I have been forming a lot of stereotypes as to how cognitive functions work, an obviously unhealthy trait. This boils down to several reasons, as listed below.

There are certainly a lot of descriptions of the cognitive functions on this side. What I've noticed, or in this case, may not have noticed, is the lack of explanation as to how each cognitive function changes as it moves down the order of functions (From dom, aux, tert, inferior). How should these functions change? 

Also, as it appears, all types use each and every single cognitive functions. However, there has been no attempt to distinguish the level of usage of cognitive functions that is common for all human beings. Is this possible? 

How clear should the usage and non-usage of certain cognitive functions be for a certain personality?
Is my approach to understanding cognitive functions inaccurate?


----------



## Spades (Aug 31, 2011)

Excellent points.

It definitely matters how far down in "usage" a function is, and how it is seen. In particular, a person will have the most problems with the function in the inferior position. Ti doms see Fe as manipulative and shallow, but Fe doms see it as harmonious and generous. Fi doms see Te as authoritative and unforgiving, but Te doms see it as efficient and fair.

I definitely think we use all the functions, but as for measuring this "use", it is not scientifically validated. They are merely theoretical constructs at this point.


----------



## Polypterus (Oct 27, 2011)

To be honest, I posted this thread as a way of averting further stereotypes; there is a tendency for me to form them indiscriminately. In terms of each function order, what kind of frequency are we looking at, especially when it concerns something as abstract and as powerful as Ni; how conscious are we about the process?

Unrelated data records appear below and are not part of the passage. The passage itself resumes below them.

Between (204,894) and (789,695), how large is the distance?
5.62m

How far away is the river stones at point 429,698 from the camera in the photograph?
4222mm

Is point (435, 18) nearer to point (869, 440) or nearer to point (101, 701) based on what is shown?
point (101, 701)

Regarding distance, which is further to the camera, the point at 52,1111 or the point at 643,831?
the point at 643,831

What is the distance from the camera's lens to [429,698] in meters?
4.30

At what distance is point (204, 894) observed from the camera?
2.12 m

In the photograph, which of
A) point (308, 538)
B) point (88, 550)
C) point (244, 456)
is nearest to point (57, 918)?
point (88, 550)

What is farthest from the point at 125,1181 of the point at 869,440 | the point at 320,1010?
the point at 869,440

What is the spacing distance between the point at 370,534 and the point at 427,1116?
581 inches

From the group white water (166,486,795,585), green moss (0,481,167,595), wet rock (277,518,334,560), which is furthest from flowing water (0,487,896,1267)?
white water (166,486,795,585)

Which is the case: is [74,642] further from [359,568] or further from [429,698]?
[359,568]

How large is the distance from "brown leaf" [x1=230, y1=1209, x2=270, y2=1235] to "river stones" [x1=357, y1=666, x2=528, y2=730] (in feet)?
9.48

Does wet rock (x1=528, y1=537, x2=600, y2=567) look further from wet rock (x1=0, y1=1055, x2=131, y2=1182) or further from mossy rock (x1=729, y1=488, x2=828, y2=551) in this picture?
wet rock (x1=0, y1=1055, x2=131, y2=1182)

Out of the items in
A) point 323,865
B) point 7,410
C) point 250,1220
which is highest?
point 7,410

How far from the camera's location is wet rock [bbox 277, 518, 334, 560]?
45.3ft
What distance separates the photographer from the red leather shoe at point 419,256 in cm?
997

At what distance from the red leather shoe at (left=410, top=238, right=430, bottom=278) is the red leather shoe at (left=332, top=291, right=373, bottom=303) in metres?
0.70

We all know there are perception and judgement functions. Now it doesn't make sense to judge prior to perception, because you will have no interpreted information to even conclude about. So how does this affect, in the case of maybe an INTP, Ti before Ne?

And most of all, the elusive shadow functions, are they truly unused, or how do the functions add up to create their illusions, and how these differ from the actual function itself. How do this differ in difficulty, to our weaker function sets then?

Yes, I'm still trying to figure out INTJ or INTP.


----------